### Seçilen metin
----------------

Takımın oyununda stresin büyük rolü var, doğru. Çünkü yapılan eleştiriler Ersun Yanal'ı etkiliyor, bu futbolculara da yansıyor. Sonuçta büyük bir baskı unsuru oluşturuyor. Yanal'ın dediği gibi, kazanmak zorunda olduğumuz bir puan maçı ve neticede kötü oynanılsa da kazanmak önemli. Yalnız, 5. dakikada 2-0 olduktan sonra, artık o sözü edilen stresin takımın üzerinden atılmış olması lazım. Eğer atılmıyorsa, bu konuyu ayrıca analiz etmek gerek.
Öncelikle iki temel oyuncuyu, Emre ve Yıldıray'ı ele alalım... Yıldıray orta saha oyuncusu gibi oynamıyor. Daha çok ileriye doğru oynayan bir futbolcu. Emre bekiyle çok oynuyor ki, onunla da tam anlaşabilmiş değil. Ümit Özat pasın geç verilmesinden Arnavutluk maçında 3-4 kere ofsayta düştü.
Emre oyunu yaymıyor
Orta saha iş yapmıyor. Sürekli sol bekle oynayan Emre, ileri gollük top atmıyor. Emre takımın Arnavutluk maçındaki en iyi futbolcusu gösteriliyor, oysa bir tane gollük, kalecinin kurtardığı şutu yok. Inter'de oynuyor, en iyi o diyoruz, şöyle bir maçı sırtlayıp gitmesi lazım. Ama yok. Emre tek yönlü oynuyor, oyunu yaymıyor. Oyunun patronu olamıyor sahada. Halbuki bu işi yapabilecek bir adam gerekli. Emre ile birlikte Yıldıray bu işi üstlenebilirler. Milli Takım'da yanlış yapılıyor diyoruz, burada iyi bir Ergün'ün oynaması şart. O, iyi olduğunda bu takımı idare edecek yapıda, ama kadroda yok.
Herkes kafasına göre
Gözüken o ki, Yanal takımı yanlış kuruyor. "Takım yeni" savunmasına katılmıyorum. 1 senedir birlikte oynuyorlar. Buradan şu ortaya çıkıyor, Milli Takım'ın sistemi yok. Türkiye'de her takım kendi kafasına göre oynuyor, Milli Takım'a gelince de defolar ortaya çıkıyor. Futbolcular kendi takımında alıştığı gibi oynamak istiyor, o da olmuyor.

----------------

### Veri alıntıları
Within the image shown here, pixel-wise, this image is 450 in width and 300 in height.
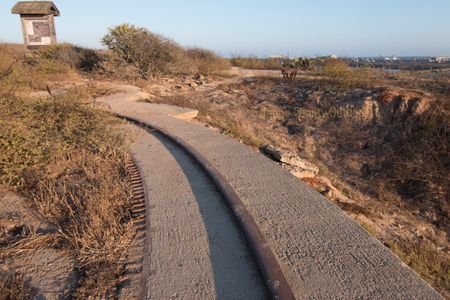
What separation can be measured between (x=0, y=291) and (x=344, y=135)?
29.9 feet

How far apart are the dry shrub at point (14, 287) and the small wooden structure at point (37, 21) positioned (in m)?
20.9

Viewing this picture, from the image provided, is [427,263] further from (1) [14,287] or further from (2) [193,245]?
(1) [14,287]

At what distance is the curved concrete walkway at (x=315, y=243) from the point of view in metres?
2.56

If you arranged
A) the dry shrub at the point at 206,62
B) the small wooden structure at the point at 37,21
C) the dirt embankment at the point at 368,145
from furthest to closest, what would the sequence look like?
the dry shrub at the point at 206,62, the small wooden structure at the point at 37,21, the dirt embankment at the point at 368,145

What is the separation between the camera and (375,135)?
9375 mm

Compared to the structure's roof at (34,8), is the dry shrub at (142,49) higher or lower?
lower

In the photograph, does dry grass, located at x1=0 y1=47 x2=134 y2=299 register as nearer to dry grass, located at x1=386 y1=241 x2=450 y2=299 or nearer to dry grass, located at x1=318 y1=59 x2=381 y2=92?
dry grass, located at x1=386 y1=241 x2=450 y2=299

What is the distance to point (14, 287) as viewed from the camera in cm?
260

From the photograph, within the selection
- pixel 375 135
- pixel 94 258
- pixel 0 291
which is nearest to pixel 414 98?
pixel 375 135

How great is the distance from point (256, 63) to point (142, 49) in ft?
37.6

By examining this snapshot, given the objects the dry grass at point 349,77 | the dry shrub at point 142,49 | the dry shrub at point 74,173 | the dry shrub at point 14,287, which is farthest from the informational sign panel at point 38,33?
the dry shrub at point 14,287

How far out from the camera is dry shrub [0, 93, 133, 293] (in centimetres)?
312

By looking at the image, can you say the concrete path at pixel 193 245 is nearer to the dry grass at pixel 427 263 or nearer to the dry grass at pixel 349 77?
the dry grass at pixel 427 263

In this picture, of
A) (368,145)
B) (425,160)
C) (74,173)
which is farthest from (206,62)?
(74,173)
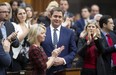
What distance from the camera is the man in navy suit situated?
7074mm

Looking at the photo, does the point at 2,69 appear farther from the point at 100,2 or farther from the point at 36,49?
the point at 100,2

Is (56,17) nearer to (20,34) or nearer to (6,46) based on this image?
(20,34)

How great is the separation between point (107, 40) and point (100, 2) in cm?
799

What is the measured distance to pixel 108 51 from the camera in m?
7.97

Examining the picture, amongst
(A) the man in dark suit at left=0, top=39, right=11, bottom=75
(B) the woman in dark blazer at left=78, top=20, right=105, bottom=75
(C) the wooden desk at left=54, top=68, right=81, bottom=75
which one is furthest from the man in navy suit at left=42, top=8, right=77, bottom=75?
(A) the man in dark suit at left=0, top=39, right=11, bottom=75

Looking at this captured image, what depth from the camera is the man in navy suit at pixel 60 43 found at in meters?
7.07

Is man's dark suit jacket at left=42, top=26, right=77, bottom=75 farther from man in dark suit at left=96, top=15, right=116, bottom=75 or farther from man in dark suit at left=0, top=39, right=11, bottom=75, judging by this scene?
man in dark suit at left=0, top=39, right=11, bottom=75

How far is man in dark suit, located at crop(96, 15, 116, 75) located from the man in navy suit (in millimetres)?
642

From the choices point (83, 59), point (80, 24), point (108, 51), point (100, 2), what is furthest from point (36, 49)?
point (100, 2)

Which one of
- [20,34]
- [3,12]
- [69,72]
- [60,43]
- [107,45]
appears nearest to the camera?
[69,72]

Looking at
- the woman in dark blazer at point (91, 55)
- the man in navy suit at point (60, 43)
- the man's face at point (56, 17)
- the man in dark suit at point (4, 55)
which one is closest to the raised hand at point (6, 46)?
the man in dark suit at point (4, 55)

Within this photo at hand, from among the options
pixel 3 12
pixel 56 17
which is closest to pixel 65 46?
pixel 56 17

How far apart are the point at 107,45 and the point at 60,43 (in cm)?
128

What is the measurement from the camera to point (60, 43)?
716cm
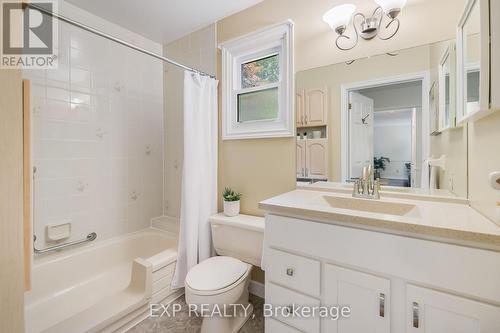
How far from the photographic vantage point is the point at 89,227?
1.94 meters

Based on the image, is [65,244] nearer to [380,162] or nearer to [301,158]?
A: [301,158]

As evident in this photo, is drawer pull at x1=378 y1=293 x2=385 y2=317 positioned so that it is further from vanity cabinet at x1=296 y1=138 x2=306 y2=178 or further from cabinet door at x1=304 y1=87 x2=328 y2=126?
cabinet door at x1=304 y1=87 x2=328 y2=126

----------------

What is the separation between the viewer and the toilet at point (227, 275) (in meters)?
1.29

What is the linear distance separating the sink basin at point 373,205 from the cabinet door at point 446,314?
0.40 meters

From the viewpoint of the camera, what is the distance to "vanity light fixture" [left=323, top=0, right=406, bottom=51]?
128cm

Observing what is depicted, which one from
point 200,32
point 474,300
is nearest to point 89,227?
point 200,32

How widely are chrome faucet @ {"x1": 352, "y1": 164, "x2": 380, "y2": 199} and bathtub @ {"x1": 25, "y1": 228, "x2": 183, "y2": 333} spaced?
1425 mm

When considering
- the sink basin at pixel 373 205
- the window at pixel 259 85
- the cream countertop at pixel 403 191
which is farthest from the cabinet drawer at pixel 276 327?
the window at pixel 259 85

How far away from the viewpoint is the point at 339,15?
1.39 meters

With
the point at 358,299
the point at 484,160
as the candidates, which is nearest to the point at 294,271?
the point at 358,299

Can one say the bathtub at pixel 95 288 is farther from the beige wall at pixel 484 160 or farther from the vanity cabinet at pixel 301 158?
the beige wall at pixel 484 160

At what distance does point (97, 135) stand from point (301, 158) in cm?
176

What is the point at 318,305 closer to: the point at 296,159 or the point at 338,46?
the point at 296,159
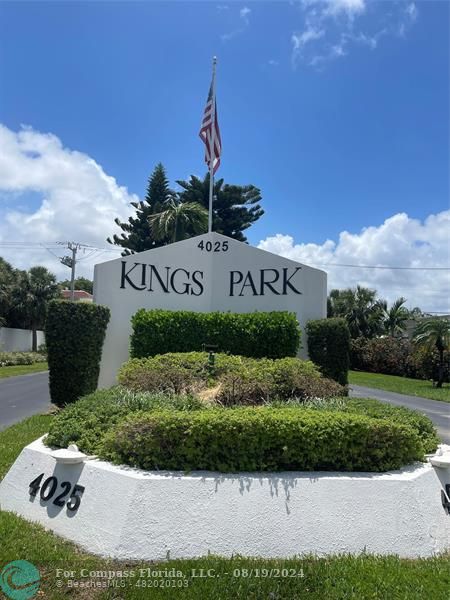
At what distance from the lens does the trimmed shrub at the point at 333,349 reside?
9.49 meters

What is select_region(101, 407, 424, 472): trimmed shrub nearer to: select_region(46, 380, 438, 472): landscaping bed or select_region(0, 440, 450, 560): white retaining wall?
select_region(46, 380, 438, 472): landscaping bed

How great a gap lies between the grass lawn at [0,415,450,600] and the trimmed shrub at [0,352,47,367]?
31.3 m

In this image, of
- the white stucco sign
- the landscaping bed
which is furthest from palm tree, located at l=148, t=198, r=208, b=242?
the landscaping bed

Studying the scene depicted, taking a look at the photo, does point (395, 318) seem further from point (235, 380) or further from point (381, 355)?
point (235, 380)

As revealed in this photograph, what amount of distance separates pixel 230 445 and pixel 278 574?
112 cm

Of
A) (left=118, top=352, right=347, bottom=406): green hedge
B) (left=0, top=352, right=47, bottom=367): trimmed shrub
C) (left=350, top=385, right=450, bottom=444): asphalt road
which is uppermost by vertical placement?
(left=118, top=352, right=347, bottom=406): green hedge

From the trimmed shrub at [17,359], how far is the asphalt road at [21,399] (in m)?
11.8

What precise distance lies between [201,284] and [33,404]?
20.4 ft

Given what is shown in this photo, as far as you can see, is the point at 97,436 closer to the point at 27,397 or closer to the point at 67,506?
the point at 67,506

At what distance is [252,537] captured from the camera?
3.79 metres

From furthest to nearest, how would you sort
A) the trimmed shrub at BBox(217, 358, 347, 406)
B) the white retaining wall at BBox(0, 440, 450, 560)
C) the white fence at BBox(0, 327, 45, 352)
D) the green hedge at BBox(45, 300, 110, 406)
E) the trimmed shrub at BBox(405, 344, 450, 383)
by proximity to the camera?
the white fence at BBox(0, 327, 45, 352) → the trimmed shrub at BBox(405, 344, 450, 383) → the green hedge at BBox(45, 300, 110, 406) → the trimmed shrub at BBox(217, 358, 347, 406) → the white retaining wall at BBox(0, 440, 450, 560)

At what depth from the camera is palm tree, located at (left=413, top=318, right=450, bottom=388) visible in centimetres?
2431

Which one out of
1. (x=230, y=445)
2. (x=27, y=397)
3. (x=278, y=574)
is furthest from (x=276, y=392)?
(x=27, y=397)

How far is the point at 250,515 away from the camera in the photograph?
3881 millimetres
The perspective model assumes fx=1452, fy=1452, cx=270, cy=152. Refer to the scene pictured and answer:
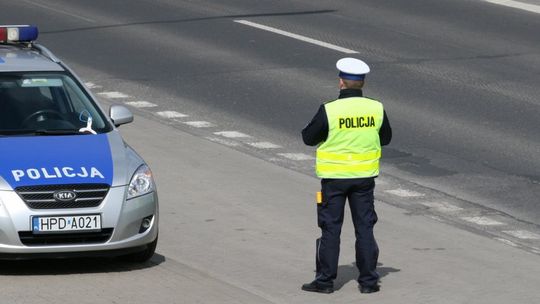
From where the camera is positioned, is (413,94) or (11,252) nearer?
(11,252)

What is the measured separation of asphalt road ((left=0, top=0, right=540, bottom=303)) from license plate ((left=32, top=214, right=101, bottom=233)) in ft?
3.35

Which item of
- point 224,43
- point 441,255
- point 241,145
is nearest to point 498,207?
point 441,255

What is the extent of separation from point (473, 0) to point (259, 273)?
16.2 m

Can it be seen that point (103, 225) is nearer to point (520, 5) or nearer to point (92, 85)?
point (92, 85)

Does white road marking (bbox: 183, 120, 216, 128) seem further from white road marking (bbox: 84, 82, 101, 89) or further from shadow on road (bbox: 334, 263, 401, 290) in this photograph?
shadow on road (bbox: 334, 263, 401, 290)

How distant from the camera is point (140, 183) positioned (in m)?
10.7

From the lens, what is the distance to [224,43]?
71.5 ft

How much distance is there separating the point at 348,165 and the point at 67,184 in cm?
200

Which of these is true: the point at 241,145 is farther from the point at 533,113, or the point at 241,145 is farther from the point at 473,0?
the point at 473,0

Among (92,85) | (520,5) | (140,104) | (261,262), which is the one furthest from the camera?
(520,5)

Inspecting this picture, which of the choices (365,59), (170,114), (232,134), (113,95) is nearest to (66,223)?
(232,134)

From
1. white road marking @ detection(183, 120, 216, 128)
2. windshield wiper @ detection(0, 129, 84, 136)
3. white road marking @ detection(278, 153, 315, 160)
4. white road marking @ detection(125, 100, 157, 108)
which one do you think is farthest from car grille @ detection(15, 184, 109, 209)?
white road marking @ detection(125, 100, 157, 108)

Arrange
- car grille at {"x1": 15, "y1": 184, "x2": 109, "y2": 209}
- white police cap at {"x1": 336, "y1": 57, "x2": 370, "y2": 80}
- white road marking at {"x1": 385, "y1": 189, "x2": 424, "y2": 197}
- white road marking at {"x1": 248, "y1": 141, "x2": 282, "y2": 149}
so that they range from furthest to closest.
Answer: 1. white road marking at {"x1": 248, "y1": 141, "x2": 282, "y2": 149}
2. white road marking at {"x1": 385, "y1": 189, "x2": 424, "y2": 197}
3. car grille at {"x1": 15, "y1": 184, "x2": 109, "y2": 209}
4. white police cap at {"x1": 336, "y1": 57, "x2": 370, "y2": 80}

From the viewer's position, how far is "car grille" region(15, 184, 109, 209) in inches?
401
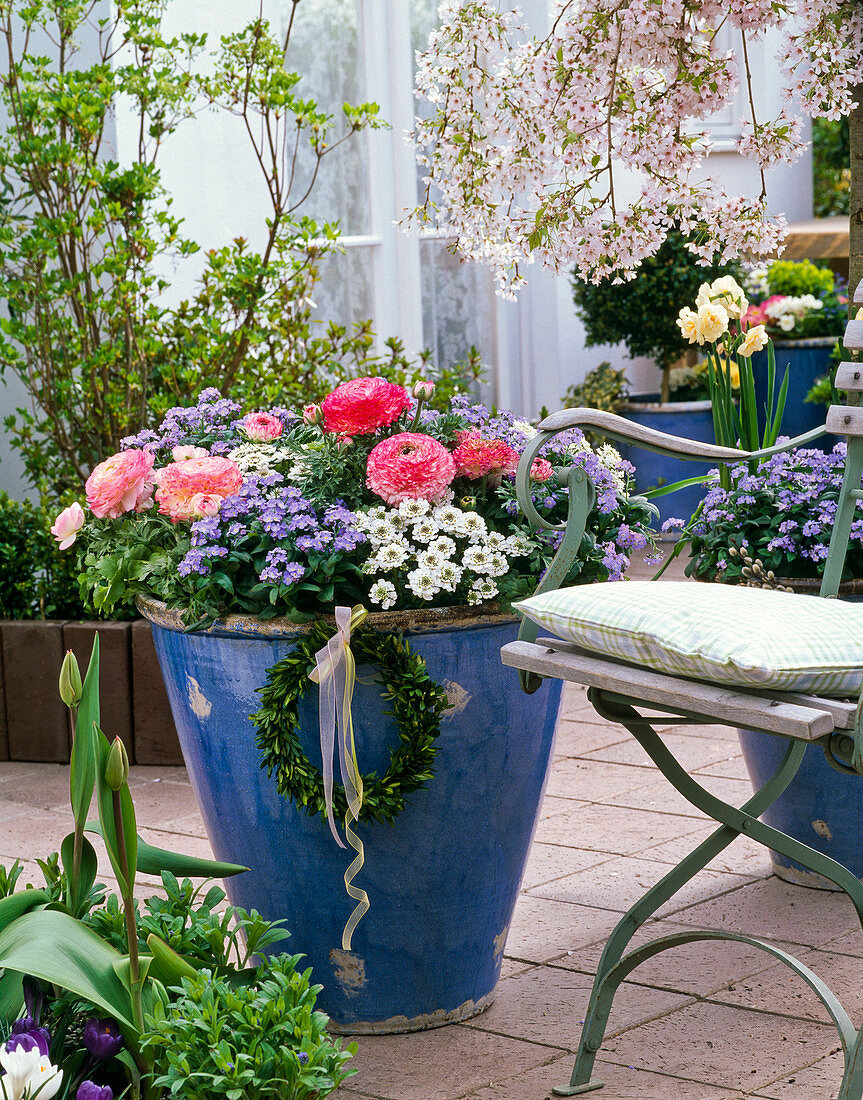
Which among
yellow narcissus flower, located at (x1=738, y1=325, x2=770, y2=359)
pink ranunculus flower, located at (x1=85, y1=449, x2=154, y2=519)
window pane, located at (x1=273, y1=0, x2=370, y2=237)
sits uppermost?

----------------

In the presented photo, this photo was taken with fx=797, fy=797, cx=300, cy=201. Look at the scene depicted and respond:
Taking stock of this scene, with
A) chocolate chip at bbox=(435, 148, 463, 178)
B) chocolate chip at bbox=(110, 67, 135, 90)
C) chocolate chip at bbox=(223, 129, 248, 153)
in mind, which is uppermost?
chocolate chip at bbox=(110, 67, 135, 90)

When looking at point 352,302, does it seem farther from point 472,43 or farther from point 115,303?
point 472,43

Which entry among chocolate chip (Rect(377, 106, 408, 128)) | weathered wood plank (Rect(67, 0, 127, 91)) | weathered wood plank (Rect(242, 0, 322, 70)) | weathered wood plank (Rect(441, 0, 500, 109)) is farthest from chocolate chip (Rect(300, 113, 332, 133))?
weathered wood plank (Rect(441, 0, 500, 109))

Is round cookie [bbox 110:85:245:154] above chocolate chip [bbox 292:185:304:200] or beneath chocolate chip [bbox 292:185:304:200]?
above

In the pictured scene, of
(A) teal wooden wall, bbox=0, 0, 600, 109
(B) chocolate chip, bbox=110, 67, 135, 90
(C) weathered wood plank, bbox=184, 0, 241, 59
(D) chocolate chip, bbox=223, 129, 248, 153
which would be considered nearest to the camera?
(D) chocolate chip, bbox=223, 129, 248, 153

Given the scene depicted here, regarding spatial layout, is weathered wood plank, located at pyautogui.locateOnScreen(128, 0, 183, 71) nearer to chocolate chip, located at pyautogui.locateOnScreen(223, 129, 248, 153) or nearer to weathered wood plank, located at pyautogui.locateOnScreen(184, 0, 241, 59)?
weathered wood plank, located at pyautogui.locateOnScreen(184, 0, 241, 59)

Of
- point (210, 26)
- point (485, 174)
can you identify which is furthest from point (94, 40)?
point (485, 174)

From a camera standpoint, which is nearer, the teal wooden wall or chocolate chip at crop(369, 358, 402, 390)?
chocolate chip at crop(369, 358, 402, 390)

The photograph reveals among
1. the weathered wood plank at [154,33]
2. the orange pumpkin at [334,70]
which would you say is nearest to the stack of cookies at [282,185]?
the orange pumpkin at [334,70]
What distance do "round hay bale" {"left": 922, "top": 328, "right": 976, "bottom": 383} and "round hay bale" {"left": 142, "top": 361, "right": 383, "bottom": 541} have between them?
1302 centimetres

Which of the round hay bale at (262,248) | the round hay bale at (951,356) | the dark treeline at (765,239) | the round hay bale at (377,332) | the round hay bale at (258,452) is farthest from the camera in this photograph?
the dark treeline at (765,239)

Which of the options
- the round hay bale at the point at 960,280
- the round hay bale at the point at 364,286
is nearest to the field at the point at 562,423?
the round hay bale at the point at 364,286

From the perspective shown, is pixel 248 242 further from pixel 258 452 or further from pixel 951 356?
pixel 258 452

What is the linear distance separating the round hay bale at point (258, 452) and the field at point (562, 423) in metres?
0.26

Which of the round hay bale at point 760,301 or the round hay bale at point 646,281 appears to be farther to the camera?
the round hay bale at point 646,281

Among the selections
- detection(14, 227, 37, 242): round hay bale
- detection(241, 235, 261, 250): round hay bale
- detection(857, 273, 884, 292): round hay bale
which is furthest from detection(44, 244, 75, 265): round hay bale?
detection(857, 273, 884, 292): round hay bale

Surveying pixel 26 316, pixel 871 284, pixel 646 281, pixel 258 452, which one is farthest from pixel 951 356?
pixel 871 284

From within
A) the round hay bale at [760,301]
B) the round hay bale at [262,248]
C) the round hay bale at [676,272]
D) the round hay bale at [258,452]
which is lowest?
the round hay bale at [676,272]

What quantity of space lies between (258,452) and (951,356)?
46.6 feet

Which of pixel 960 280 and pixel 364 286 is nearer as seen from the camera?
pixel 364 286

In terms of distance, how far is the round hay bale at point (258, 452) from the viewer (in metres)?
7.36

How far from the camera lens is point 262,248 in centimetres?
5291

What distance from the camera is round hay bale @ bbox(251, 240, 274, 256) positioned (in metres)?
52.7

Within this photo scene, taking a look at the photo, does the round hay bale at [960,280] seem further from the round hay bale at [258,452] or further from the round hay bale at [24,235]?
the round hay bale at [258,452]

----------------

### Görev listesi
**a)** Seçilen metne göre Emre hangi takımda oynuyor?
**b)** Seçilen metnin "Öncelikle iki temel" ifadesinden başlayıp "kere ofsayta düştü." ifadesine kadar, bu ifade de dahil olmak üzere, olan kısmını aynen yeniden yazın.

### Görev yanıtları
**a)** Inter'de.

**b)**
Öncelikle iki temel oyuncuyu, Emre ve Yıldıray'ı ele alalım... Yıldıray orta saha oyuncusu gibi oynamıyor. Daha çok ileriye doğru oynayan bir futbolcu. Emre bekiyle çok oynuyor ki, onunla da tam anlaşabilmiş değil. Ümit Özat pasın geç verilmesinden Arnavutluk maçında 3-4 kere ofsayta düştü.